Tom Quaadman, Executive Vice President, Center for Capital Markets Competitiveness at the US Chamber of Commerce, pointed out that financial reporting is an extremely important device investors use to make decisions. That makes the quality and reliability of that information vital for the capital formation process to occur. He said Sarbanes Oxley in the US has been effective, and that the business community believes strongly that a system of internal controls is necessary for that business to grow to a significant size.
He commented on the tension within the system around whether some of those internal controls are scalable, and that some adjustments have been made in the US to small company reporting definitions to match the size of the company, as well as what the company was doing.
He cited, by way of example, the small biomedical company that needs access to public capital markets to help fuel its research. The company might not be selling products or hiring a large workforce, but it will need to perform research in order to grow. In such cases, it is important that those internal controls match what the company is actually doing, he said, despite its size.

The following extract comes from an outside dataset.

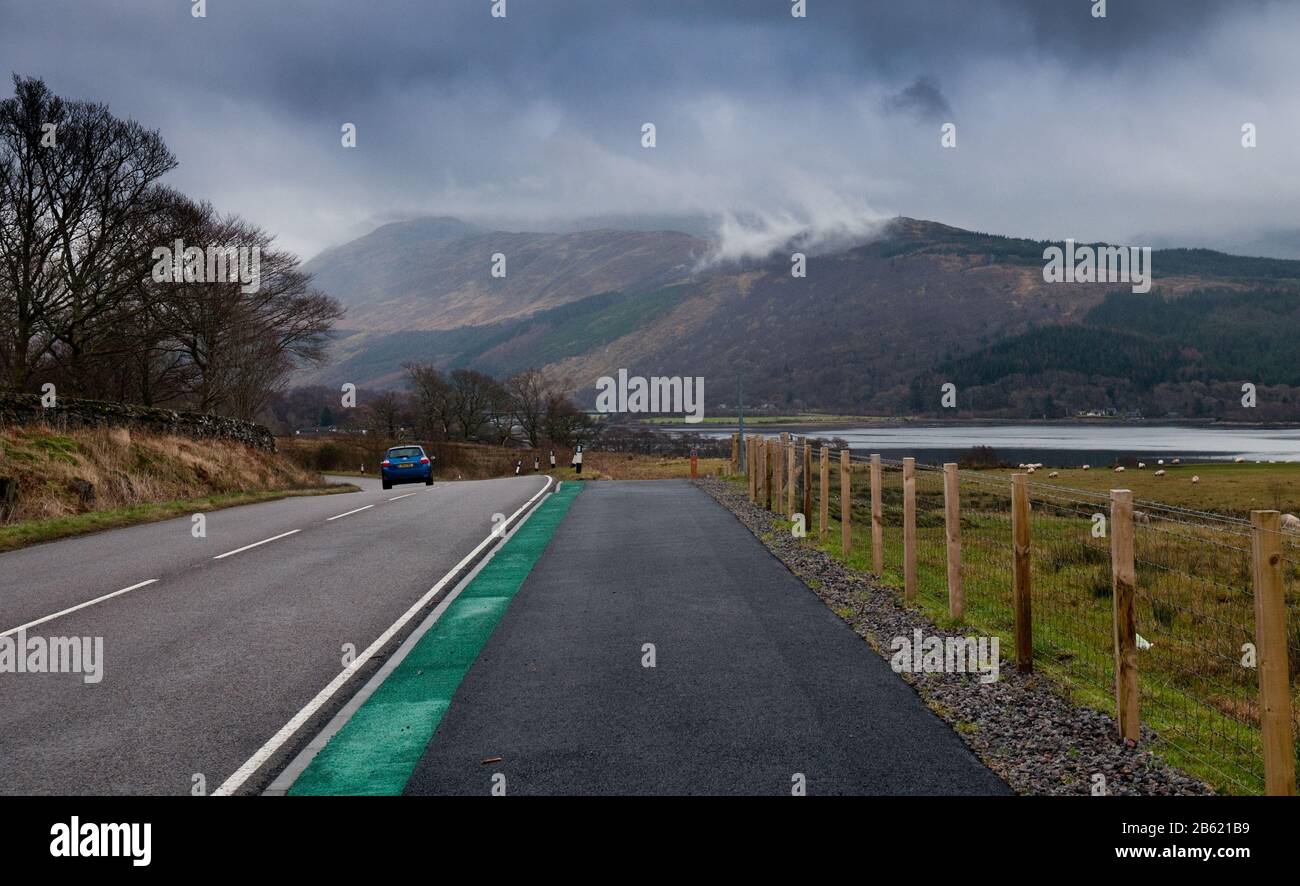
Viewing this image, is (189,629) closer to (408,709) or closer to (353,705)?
(353,705)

It should not be forgotten that many of these conversations around internal controls in the US have their roots in the Enron scandal that occurred 20 years ago. The internal control issues that are now under scrutiny in the UK and Germany have the benefit of the US experience of Sarbanes Oxley to draw on, the panel pointed out.
More importantly, they said, we now have a step change in technology in the guise of the distributed ledger, for example, that will help improve audit quality as well as put systems in place to strengthen financial reporting.

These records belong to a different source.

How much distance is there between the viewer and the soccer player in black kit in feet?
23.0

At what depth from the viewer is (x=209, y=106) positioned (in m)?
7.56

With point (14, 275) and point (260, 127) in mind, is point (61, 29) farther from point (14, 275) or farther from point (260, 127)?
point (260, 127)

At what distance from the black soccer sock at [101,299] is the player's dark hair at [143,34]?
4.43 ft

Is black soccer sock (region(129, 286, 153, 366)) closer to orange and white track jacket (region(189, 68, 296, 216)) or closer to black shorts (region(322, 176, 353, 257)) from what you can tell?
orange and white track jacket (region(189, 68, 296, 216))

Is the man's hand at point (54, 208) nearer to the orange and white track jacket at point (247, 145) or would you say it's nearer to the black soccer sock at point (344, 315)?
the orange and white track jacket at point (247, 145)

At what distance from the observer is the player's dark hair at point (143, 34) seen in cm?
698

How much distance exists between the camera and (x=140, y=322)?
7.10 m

While there has been significant pressure on audit firms around the quality agenda, there has simultaneously been plenty of activity around internal control measures companies are taking of their own volition. Quaadman stressed that the quality debate should encompass both elements.
Ruby Sharma, Managing Partner, RNB Strategic Advisors, added the ecosystem perspective to the conversation. She reminded us that we are living in, and businesses are operating in, an environment in which they are facing a multitude of disruptive forces. Business has become complicated, she said, even for a small privately owned business, and that was the case before COVID. The availability of talent, the regulatory and compliance requirements, white collar crime are all elements she listed as evidence of this complexity. There is a whole ecosystem of stakeholders, not just investors and regulators, who require transparency of corporate behaviour despite this complexity.
She reiterated that financial oversight of the quality of financial reporting is important for the integrity of our capital markets and the availability of liquidity, and that many stakeholders – internal executive management, board members, directors, regulators, auditors and legal advisors – all have responsibility for that integrity.